>> Start Text excerpt
Mr. GRIGGS. That, then, would increase the price of the bureaus and the washstands that the people throughout the country are obliged to purchase $1 each, would it not?

Mr. KANN. That would make an increase to-day as between 10 cents and 22, which would be 124 cents; and on 5 feet that would be 60 cents increase over what the duty is to-day.

Mr. GRIGGS. Yes, I understand that; but I am talking about the entire duty.

Mr. KANN. Yes.

Mr. GRIGGS. I was not speaking of the increase.

Mr. KANN. Oh, yes; yes, sir.

Mr. GRIGGS. It would be 60 cents more if your proposition goes with the committee and with Congress?

Mr. KANN. Yes.

Mr. GRIGGS. Do you not control

Mr. KANN. Pardon me; if it will not interrupt you, I should like to say that there are a great many sizes, of course, which are used for that purpose which are not 5 feet square. There are about 17 standard sizes, which run all the way from a foot and a half up to 5 feet. But 5 feet is the largest size; that is the extreme.

Mr. GRIGGS. I understand that; but the increase in duty which you ask is on the glass that is most largely used throughout the country? Mr. KANN. For that purpose; yes. Probably the most largely used is the glazing glass, on which we are willing to take a reduction. Mr. GRIGGS. The glazing glass is for windows, is it not?

Mr. KANN. Yes.

Mr. GRIGGS. That is, for the windows of the rich-those big pieces of plate glass?

Mr. KANN. And the poor, too. It is now within the reach of the most humble. You can buy it so cheaply now that it hardly pays to buy sheet glass or window glass.

Mr. GRIGGS. I wish I had known that a month ago.

Mr. KANN. It is not too late. We will come around and give you a salvage price on what you have put in.

Mr. Pou. My boy broke one pane, and I had to pay $21 for it. [Laughter.]

Mr. KANN. That is the kind that is generally found pretty expensive.

Mr. CLARK. The net result of this scheme of yours would be to increase the cost of glass to the consumer and reduce the revenue of the Government?

Mr. KANN. No, sir. I thought you would catch my suggestion better than that.

Mr. CLARK. I have been listening with all the power that I have. Mr. KANN. The consuming public will get the benefit of quite reduction on all the glass over 10 square feet, to begin with.

Mr. CLARK. I know; but the consuming public does not use much glass over that size.

Mr. KANN. I beg your pardon, sir. You will find that all the men that run the little groceries or the little shops in the towns all over this country, as well as the big stores, have to have plate-glass fronts on them. They get the benefit of that low price; and almost every cottage that is built now has plate glass in it."

Mr. CLARK. Another question: Do you know of anybody engaged in any sort of manufacturing in or around Pittsburg that is making money?

Mr. KANN. Yes, sir: I do.

Mr. CLARK. I wish you would give me a list of them, either privately or publicly.

Mr. KANN. I will give it to you privately this evening.

Mr. CLARK. All right.
>> End Text excerpt
>> Start Material provided
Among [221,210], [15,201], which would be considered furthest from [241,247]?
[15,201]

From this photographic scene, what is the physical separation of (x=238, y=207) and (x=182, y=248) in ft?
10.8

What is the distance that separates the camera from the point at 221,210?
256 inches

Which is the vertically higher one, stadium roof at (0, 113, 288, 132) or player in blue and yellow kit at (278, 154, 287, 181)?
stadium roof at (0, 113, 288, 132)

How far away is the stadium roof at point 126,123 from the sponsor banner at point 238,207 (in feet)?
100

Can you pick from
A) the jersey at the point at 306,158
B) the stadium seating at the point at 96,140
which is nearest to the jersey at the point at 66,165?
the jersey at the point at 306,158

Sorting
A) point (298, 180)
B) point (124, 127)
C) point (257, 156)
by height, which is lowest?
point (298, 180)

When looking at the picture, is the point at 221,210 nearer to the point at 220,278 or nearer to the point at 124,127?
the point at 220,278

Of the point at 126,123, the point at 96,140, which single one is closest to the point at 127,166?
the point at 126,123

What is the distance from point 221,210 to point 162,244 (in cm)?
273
>> End Material provided
>> Start Material provided
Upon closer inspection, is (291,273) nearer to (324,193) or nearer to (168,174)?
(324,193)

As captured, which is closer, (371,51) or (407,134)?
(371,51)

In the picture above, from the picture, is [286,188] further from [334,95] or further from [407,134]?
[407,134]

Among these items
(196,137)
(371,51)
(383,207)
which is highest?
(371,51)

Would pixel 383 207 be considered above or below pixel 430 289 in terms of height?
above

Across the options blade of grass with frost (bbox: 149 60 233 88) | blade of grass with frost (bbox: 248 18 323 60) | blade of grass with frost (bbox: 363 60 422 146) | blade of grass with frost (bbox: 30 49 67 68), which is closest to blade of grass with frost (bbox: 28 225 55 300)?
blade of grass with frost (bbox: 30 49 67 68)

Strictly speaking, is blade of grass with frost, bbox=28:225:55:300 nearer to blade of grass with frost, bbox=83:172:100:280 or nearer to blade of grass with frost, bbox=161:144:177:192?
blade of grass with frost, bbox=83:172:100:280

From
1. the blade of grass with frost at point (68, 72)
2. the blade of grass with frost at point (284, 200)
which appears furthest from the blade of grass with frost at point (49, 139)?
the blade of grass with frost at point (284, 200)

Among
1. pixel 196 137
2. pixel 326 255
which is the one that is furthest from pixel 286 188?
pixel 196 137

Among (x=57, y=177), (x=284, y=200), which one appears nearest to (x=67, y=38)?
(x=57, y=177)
>> End Material provided
▸ Requests:
A. Name every person who speaks in the hearing transcript.
B. Reproduce verbatim everything in the hearing transcript from "Mr. KANN. It" down to "better than that.".
The material has no connection to the hearing transcript.

▸ Worked answers:
A. Mr. Griggs, Mr. Kann, Mr. Pou, Mr. Clark

B.
Mr. KANN. It is not too late. We will come around and give you a salvage price on what you have put in.

Mr. Pou. My boy broke one pane, and I had to pay $21 for it. [Laughter.]

Mr. KANN. That is the kind that is generally found pretty expensive.

Mr. CLARK. The net result of this scheme of yours would be to increase the cost of glass to the consumer and reduce the revenue of the Government?

Mr. KANN. No, sir. I thought you would catch my suggestion better than that.